PROMPT 1
According to the passage about Hidilyn Diaz, how many months did she train in the makeshift gym in Malacca?

SUPPLIED TEXT
Abdullah generously responded by arranging to send Hidilyn and her team to Malacca, where he converted his mother-in-law’s front garage into a makeshift gym. This was where the future champion trained for 10 months, assisted by a devoted team who personally embraced her dream, and surrounded by awestruck Malaysian children who found a role model in the lipstick-wearing Filipina Olympian.
The July 28 issue of the Inquirer carries a fascinating account by Francis T.J. Ochoa titled “The Queen’s Gambit,” which describes the creative blending of strategy and sheer grit that gave Hidilyn Diaz the will to lift 127 kgs in the final clean and jerk portion of her event. This was 1 kg heavier than Liao’s final submission, and a weight that Hidilyn herself admitted she had not succeeded in lifting until then. Hidilyn’s feat completely floored the Chinese team, who could not believe that anyone could make so much progress in such a short time.
At the podium for the awarding of the medals, Hidilyn, a sergeant in the Philippine Air Force, was pure emotion as she executed a snappy salute upon hearing the Philippine national anthem played in the Olympics for the first time. To her right, Liao stood emotionless, a portrait of disappointment. Backstage, as her coach comforted her, the Chinese athlete told the news people around her: “Today, I did my best.” Then tears flowed down her cheeks. It was a rare glimpse of the human spirit that couldn’t be totally controlled by the machine.

PROMPT 2
Copy out the records verbatim, starting with the line that contains "How much physical" and going on through the line that contains "19.2 meters", both lines included.

DATA FOR THE TASK
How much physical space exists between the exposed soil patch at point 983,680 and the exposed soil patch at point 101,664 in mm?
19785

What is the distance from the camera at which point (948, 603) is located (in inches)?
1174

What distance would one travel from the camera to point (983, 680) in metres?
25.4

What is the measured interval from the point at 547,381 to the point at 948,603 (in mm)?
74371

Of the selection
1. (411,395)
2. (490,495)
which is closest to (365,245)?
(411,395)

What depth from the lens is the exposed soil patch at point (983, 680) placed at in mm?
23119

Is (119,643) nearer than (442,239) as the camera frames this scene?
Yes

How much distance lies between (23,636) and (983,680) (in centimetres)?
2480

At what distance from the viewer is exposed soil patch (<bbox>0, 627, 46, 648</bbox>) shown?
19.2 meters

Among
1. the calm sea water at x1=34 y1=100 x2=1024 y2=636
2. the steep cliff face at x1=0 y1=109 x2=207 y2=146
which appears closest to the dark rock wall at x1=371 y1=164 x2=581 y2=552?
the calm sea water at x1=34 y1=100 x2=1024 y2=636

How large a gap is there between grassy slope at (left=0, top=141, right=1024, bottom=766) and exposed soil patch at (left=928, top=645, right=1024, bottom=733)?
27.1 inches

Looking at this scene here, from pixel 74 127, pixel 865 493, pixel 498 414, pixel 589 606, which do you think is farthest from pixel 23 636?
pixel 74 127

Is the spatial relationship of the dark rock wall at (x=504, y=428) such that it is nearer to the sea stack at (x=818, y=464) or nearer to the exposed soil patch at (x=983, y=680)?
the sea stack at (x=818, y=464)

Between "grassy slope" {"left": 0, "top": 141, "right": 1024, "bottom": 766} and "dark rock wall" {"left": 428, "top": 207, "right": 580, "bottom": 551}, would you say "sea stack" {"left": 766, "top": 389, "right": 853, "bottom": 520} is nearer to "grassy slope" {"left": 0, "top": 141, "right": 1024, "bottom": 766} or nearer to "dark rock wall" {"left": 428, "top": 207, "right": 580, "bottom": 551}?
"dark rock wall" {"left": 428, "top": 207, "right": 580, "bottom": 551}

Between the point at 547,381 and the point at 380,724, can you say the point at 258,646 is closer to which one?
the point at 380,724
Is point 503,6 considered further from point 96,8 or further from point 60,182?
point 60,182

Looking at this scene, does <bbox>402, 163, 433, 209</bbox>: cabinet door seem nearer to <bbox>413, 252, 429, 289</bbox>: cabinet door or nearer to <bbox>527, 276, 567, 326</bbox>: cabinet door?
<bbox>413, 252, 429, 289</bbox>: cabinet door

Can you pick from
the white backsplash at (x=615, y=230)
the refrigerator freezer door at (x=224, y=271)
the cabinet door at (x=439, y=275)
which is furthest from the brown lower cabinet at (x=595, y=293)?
* * *
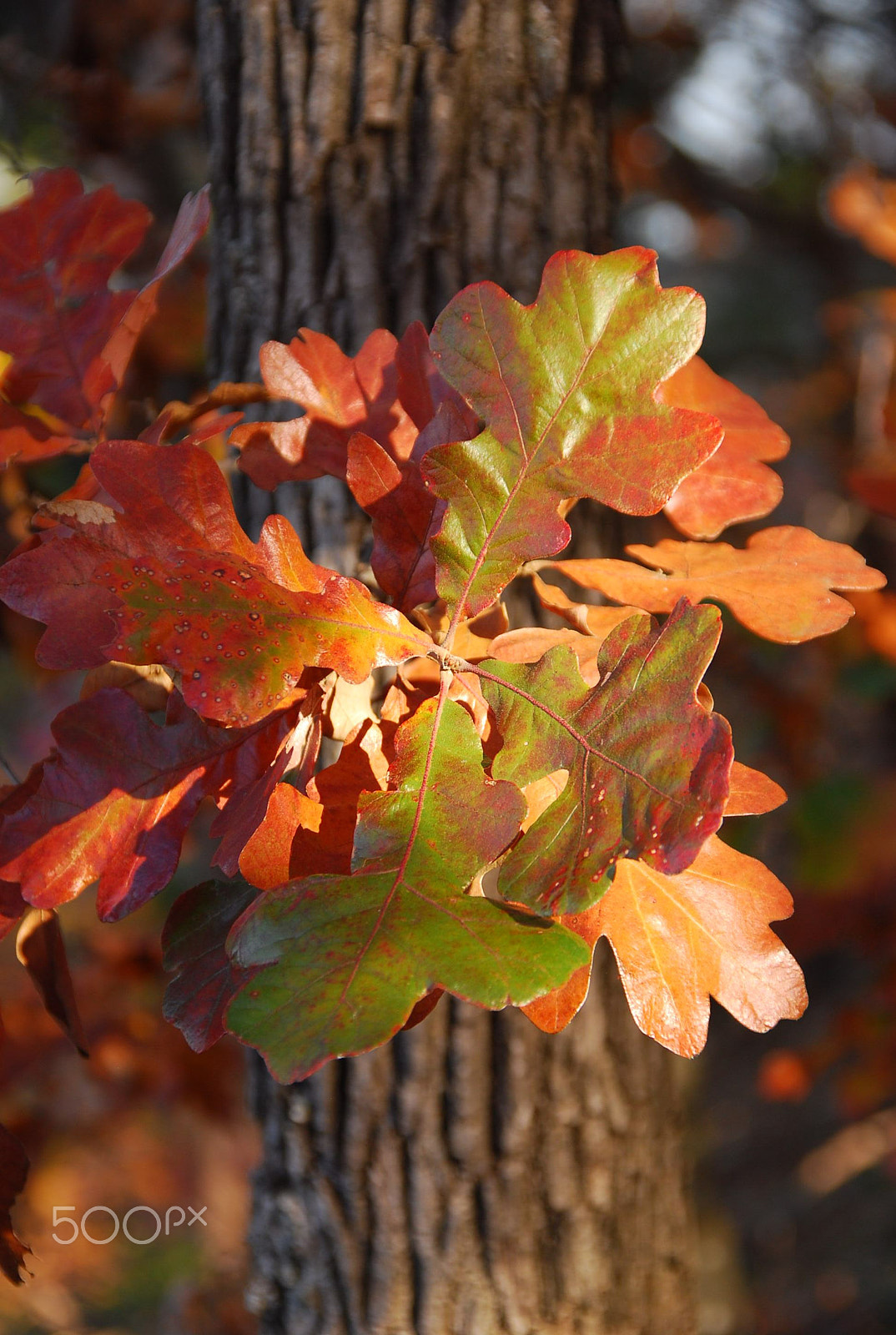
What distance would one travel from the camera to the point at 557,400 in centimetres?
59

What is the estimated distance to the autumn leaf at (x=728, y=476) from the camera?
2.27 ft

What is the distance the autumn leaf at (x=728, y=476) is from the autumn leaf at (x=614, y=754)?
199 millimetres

CORRECT ANSWER 1
10 months

CORRECT ANSWER 2
How much physical space exists between the exposed soil patch at point 983,680 and the exposed soil patch at point 101,664 in mm?
19785

What is the distance from the camera at which point (948, 603) is located (in inches)?
1174

What distance would one travel from the camera to point (983, 680) in metres?
25.4

What is the measured interval from the point at 547,381 to the point at 948,603 (in mm)?
74371

Of the selection
1. (411,395)
2. (490,495)
which is closest to (365,245)?
(411,395)

What depth from the lens is the exposed soil patch at point (983, 680) placed at in mm?
23119

Is (119,643) nearer than (442,239) as the camera frames this scene?
Yes

How much distance lies between (23,636) and (983,680) (in centimetres)?
2480

At what distance from the viewer is exposed soil patch (<bbox>0, 627, 46, 648</bbox>) shown?
19.2 meters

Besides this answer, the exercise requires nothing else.